Clinton’s Salmon Burger is a delicious alternative to your classic burger.
SALMON BURGER WITH DILL AND CUCUMBER
1 pound salmon fillets (skinless, half cut in 1/4-inch dice)
1/2 bunch scallions (white and light green parts only, finely chopped)
3 tablespoons fresh dill (chopped)
1 lemon (zested)
2 teaspoons Dijon mustard
1/2 cup panko breadcrumbs
1/4 cup mayonnaise
2 tablespoons olive oil
Kosher salt and freshly ground black pepper (to taste)
1/2 cup creme fraiche
1/2 lemon (juiced)
4 brioche rolls
3 tablespoons butter (melted)
1 tablespoon poppy seeds
bibb lettuce leaves
thinly sliced English cucumber
Preheat a large cast iron skillet or griddle to medium-high heat.
In a large bowl, add the diced salmon meat and place in the refrigerator to chill for at least 5 minutes.
In the bowl of the food processor add the remaining salmon and process until finely ground.
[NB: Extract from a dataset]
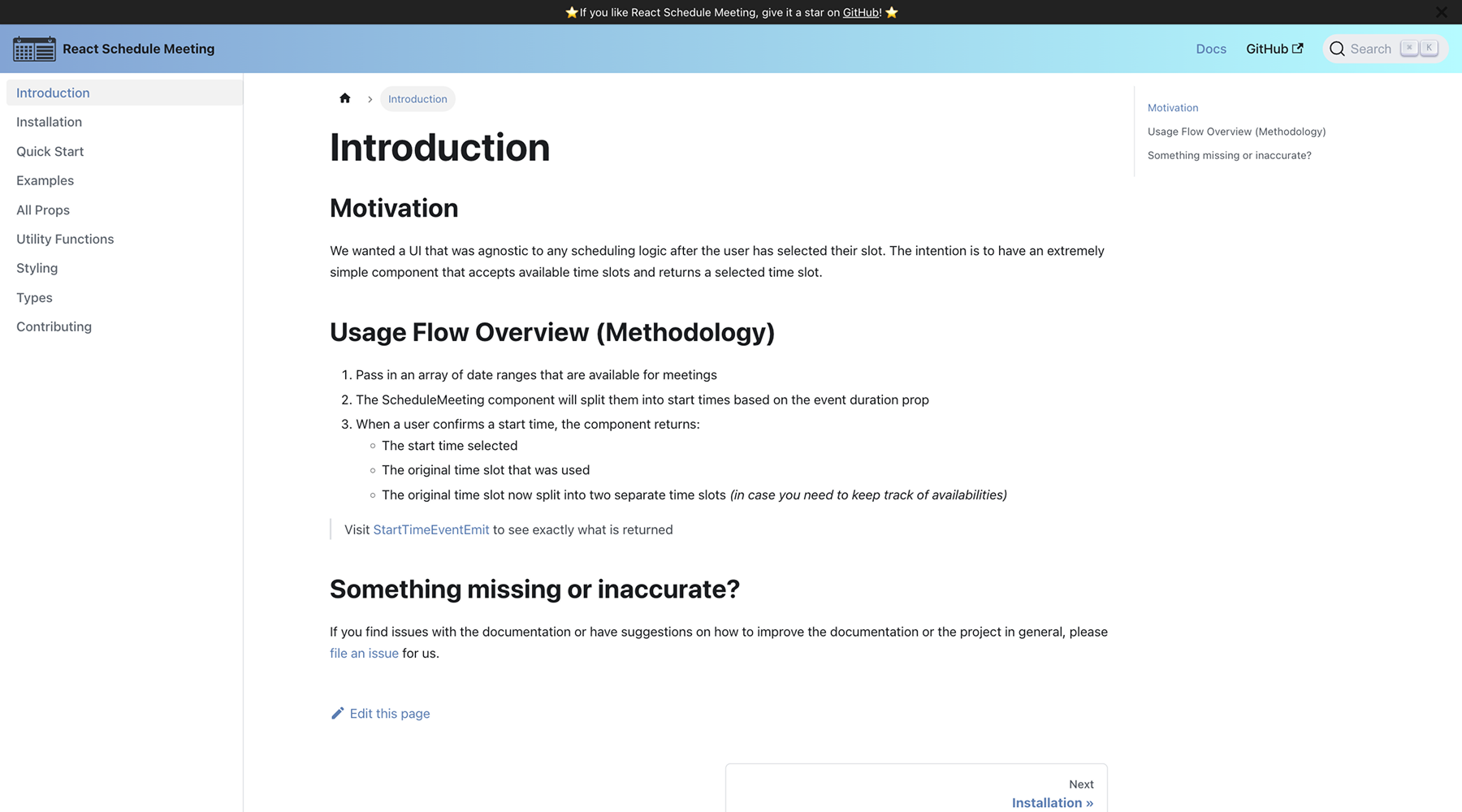 React Schedule Meeting developer documentation for integrating the React scheduling UI component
Remove to the bowl with the diced salmon meat.
Add the scallions, dill, lemon zest, dijon, breadcrumbs and mayonnaise. Season with salt and pepper and mix until just combined, without breaking up any of the salmon lumps. Form into 4 patties.
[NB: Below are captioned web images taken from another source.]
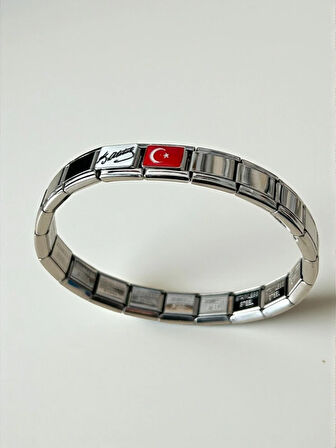 Kemal Atatürk+Türk Bayrağı Charm Ekli Bileklik Nomi Bileklik Çelik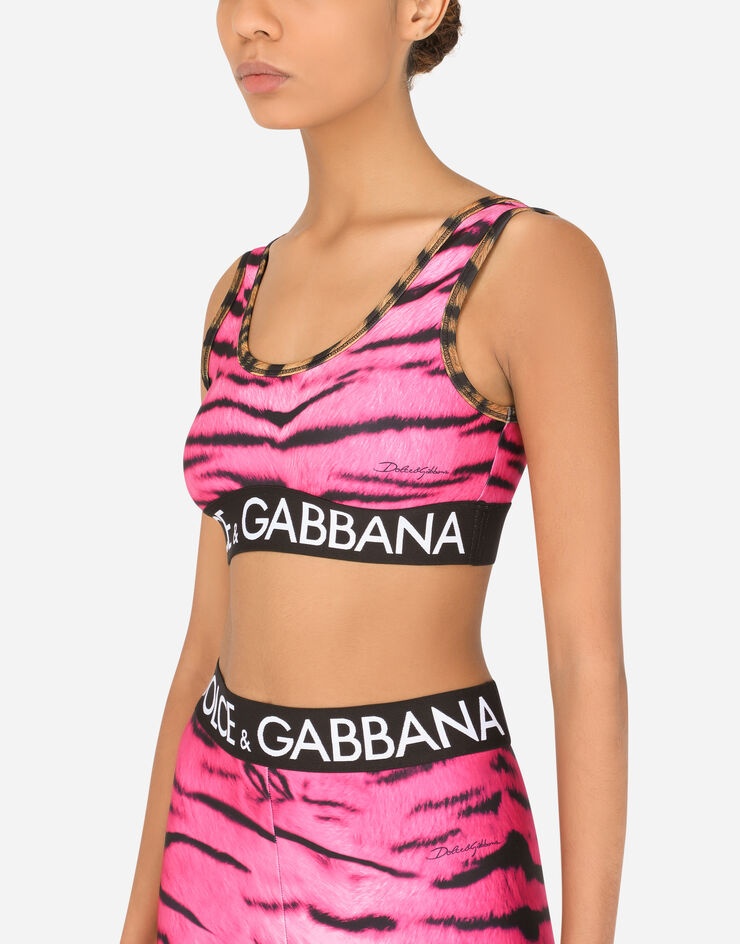 Run-resistant fabric top with tiger print and branded elastic - 4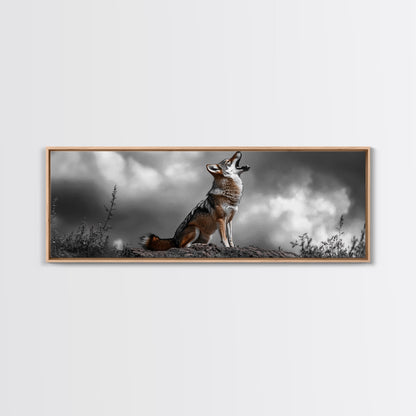 Howling Coyote, Wildlife Art, Nature Wall Art, Rustic Decor, Moody Art, Above Sofa Art, Horizontal Wall Art, Canvas Print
Add olive oil to the cast iron skillet or griddle. Place patties on the cast iron and cook until golden brown on both sides and cook until medium, about 2 minutes per side.
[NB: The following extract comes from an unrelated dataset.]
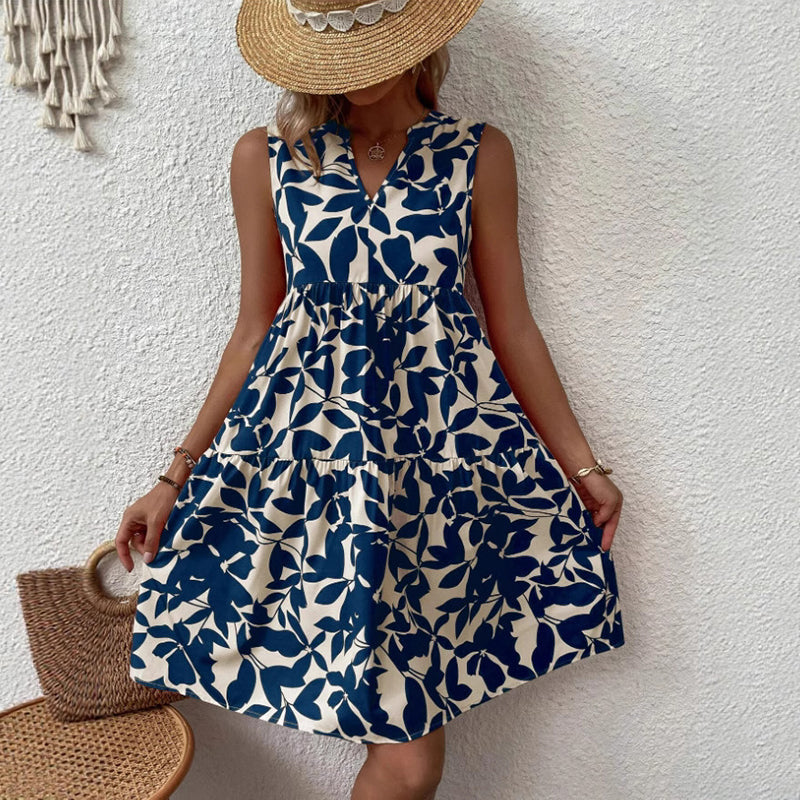 Amelie Fleur Floral V-Neck Midi Dress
To Serve: In a small bowl add the creme fraiche and lemon juice and mix to combine. Season with salt and pepper.
Brush the top of the brioche buns with butter and sprinkle with poppy seeds. Brush the insides of the bun with butter and place on the griddle to toast, about 30 seconds.
Place a piece of bibb lettuce on the bottom bun and place a salmon patty on top of the bibb lettuce. Spread creme fraiche on the top bun. Top the salmon patty with some crunchy cucumbers and the top bun. Serve.
Tip: Try this burger with crab meat for a different flavor. Shape the patties in advance and keep in the refrigerator until ready to sear!